(Extracted data entries)
━━━━━━━━━━━━━━━━━━━━━━━━━━━━━━

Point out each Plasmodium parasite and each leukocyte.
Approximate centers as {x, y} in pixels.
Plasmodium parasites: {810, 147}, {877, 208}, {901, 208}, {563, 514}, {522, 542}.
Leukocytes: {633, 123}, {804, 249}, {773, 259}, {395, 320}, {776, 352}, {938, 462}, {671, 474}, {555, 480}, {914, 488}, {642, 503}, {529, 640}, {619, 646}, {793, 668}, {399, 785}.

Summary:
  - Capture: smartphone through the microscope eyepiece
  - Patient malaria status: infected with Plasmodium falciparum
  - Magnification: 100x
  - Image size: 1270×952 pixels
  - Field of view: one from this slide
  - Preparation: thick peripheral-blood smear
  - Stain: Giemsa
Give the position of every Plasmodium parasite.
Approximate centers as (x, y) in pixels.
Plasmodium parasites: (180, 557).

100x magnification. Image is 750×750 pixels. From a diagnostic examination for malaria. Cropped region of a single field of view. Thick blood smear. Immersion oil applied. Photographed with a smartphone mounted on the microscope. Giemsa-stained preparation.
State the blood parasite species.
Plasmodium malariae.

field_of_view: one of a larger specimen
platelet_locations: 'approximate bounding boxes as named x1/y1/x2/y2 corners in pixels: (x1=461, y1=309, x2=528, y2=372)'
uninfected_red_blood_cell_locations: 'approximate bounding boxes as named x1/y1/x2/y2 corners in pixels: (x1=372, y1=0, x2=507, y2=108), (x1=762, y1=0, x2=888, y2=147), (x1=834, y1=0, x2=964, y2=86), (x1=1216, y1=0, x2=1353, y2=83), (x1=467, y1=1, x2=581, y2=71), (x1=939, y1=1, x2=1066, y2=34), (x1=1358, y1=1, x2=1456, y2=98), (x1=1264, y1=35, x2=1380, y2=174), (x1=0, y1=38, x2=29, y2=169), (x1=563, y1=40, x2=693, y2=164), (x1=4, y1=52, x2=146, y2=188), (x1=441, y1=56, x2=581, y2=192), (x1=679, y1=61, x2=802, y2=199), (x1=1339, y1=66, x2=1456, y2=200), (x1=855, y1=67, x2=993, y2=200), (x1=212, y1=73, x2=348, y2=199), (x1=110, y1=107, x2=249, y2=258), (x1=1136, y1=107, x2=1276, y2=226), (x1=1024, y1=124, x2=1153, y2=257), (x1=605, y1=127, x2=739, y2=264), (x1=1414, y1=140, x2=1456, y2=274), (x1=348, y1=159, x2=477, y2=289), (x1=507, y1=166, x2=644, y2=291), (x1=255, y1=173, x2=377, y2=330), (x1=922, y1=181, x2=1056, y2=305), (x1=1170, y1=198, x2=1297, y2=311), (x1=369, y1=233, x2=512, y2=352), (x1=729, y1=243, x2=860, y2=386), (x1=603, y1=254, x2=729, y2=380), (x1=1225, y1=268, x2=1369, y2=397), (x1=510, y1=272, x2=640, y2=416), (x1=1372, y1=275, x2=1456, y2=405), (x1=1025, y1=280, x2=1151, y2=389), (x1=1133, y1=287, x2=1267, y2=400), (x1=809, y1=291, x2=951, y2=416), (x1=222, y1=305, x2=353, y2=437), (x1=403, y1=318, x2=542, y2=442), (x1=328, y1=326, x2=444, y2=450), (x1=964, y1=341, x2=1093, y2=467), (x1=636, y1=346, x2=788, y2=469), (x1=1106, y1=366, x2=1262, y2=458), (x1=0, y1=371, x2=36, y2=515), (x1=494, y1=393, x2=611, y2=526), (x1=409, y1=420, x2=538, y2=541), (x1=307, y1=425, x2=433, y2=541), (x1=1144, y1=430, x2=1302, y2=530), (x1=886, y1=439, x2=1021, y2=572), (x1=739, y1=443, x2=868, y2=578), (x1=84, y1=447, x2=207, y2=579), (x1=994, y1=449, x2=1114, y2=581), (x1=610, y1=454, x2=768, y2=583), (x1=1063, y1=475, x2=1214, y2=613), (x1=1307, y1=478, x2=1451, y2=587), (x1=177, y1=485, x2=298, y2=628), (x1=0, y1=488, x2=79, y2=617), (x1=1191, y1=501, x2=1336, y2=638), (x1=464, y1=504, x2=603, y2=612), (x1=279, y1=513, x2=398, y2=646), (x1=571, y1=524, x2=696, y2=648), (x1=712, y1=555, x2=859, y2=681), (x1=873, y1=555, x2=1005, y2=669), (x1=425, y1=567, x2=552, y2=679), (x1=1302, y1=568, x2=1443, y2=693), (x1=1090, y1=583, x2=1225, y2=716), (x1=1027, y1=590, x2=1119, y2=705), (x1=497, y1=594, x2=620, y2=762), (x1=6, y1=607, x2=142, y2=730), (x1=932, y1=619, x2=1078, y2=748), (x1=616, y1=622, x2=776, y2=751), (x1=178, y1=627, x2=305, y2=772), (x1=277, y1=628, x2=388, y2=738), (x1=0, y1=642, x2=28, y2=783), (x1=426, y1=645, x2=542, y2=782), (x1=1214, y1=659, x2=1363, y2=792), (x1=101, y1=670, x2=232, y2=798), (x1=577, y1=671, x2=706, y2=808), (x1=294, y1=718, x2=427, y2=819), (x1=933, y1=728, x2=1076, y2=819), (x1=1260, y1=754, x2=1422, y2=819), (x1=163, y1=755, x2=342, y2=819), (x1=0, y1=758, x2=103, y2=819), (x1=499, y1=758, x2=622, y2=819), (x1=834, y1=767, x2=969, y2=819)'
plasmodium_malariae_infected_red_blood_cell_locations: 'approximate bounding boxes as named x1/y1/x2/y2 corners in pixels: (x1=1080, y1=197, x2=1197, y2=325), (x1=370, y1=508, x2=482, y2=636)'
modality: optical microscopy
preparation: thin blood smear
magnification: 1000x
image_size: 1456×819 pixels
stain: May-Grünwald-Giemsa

━━━━━━━━━━━━━━━━━━━━━━━━━━━━━━

How to complete this task
Please return the full set of records exactly as given above.

Result
Point out each Plasmodium parasite and each leukocyte.
Approximate centers as {x, y} in pixels.
Plasmodium parasites: {810, 147}, {877, 208}, {901, 208}, {563, 514}, {522, 542}.
Leukocytes: {633, 123}, {804, 249}, {773, 259}, {395, 320}, {776, 352}, {938, 462}, {671, 474}, {555, 480}, {914, 488}, {642, 503}, {529, 640}, {619, 646}, {793, 668}, {399, 785}.

Summary:
  - Capture: smartphone through the microscope eyepiece
  - Patient malaria status: infected with Plasmodium falciparum
  - Magnification: 100x
  - Image size: 1270×952 pixels
  - Field of view: one from this slide
  - Preparation: thick peripheral-blood smear
  - Stain: Giemsa
Give the position of every Plasmodium parasite.
Approximate centers as (x, y) in pixels.
Plasmodium parasites: (180, 557).

100x magnification. Image is 750×750 pixels. From a diagnostic examination for malaria. Cropped region of a single field of view. Thick blood smear. Immersion oil applied. Photographed with a smartphone mounted on the microscope. Giemsa-stained preparation.
State the blood parasite species.
Plasmodium malariae.

field_of_view: one of a larger specimen
platelet_locations: 'approximate bounding boxes as named x1/y1/x2/y2 corners in pixels: (x1=461, y1=309, x2=528, y2=372)'
uninfected_red_blood_cell_locations: 'approximate bounding boxes as named x1/y1/x2/y2 corners in pixels: (x1=372, y1=0, x2=507, y2=108), (x1=762, y1=0, x2=888, y2=147), (x1=834, y1=0, x2=964, y2=86), (x1=1216, y1=0, x2=1353, y2=83), (x1=467, y1=1, x2=581, y2=71), (x1=939, y1=1, x2=1066, y2=34), (x1=1358, y1=1, x2=1456, y2=98), (x1=1264, y1=35, x2=1380, y2=174), (x1=0, y1=38, x2=29, y2=169), (x1=563, y1=40, x2=693, y2=164), (x1=4, y1=52, x2=146, y2=188), (x1=441, y1=56, x2=581, y2=192), (x1=679, y1=61, x2=802, y2=199), (x1=1339, y1=66, x2=1456, y2=200), (x1=855, y1=67, x2=993, y2=200), (x1=212, y1=73, x2=348, y2=199), (x1=110, y1=107, x2=249, y2=258), (x1=1136, y1=107, x2=1276, y2=226), (x1=1024, y1=124, x2=1153, y2=257), (x1=605, y1=127, x2=739, y2=264), (x1=1414, y1=140, x2=1456, y2=274), (x1=348, y1=159, x2=477, y2=289), (x1=507, y1=166, x2=644, y2=291), (x1=255, y1=173, x2=377, y2=330), (x1=922, y1=181, x2=1056, y2=305), (x1=1170, y1=198, x2=1297, y2=311), (x1=369, y1=233, x2=512, y2=352), (x1=729, y1=243, x2=860, y2=386), (x1=603, y1=254, x2=729, y2=380), (x1=1225, y1=268, x2=1369, y2=397), (x1=510, y1=272, x2=640, y2=416), (x1=1372, y1=275, x2=1456, y2=405), (x1=1025, y1=280, x2=1151, y2=389), (x1=1133, y1=287, x2=1267, y2=400), (x1=809, y1=291, x2=951, y2=416), (x1=222, y1=305, x2=353, y2=437), (x1=403, y1=318, x2=542, y2=442), (x1=328, y1=326, x2=444, y2=450), (x1=964, y1=341, x2=1093, y2=467), (x1=636, y1=346, x2=788, y2=469), (x1=1106, y1=366, x2=1262, y2=458), (x1=0, y1=371, x2=36, y2=515), (x1=494, y1=393, x2=611, y2=526), (x1=409, y1=420, x2=538, y2=541), (x1=307, y1=425, x2=433, y2=541), (x1=1144, y1=430, x2=1302, y2=530), (x1=886, y1=439, x2=1021, y2=572), (x1=739, y1=443, x2=868, y2=578), (x1=84, y1=447, x2=207, y2=579), (x1=994, y1=449, x2=1114, y2=581), (x1=610, y1=454, x2=768, y2=583), (x1=1063, y1=475, x2=1214, y2=613), (x1=1307, y1=478, x2=1451, y2=587), (x1=177, y1=485, x2=298, y2=628), (x1=0, y1=488, x2=79, y2=617), (x1=1191, y1=501, x2=1336, y2=638), (x1=464, y1=504, x2=603, y2=612), (x1=279, y1=513, x2=398, y2=646), (x1=571, y1=524, x2=696, y2=648), (x1=712, y1=555, x2=859, y2=681), (x1=873, y1=555, x2=1005, y2=669), (x1=425, y1=567, x2=552, y2=679), (x1=1302, y1=568, x2=1443, y2=693), (x1=1090, y1=583, x2=1225, y2=716), (x1=1027, y1=590, x2=1119, y2=705), (x1=497, y1=594, x2=620, y2=762), (x1=6, y1=607, x2=142, y2=730), (x1=932, y1=619, x2=1078, y2=748), (x1=616, y1=622, x2=776, y2=751), (x1=178, y1=627, x2=305, y2=772), (x1=277, y1=628, x2=388, y2=738), (x1=0, y1=642, x2=28, y2=783), (x1=426, y1=645, x2=542, y2=782), (x1=1214, y1=659, x2=1363, y2=792), (x1=101, y1=670, x2=232, y2=798), (x1=577, y1=671, x2=706, y2=808), (x1=294, y1=718, x2=427, y2=819), (x1=933, y1=728, x2=1076, y2=819), (x1=1260, y1=754, x2=1422, y2=819), (x1=163, y1=755, x2=342, y2=819), (x1=0, y1=758, x2=103, y2=819), (x1=499, y1=758, x2=622, y2=819), (x1=834, y1=767, x2=969, y2=819)'
plasmodium_malariae_infected_red_blood_cell_locations: 'approximate bounding boxes as named x1/y1/x2/y2 corners in pixels: (x1=1080, y1=197, x2=1197, y2=325), (x1=370, y1=508, x2=482, y2=636)'
modality: optical microscopy
preparation: thin blood smear
magnification: 1000x
image_size: 1456×819 pixels
stain: May-Grünwald-Giemsa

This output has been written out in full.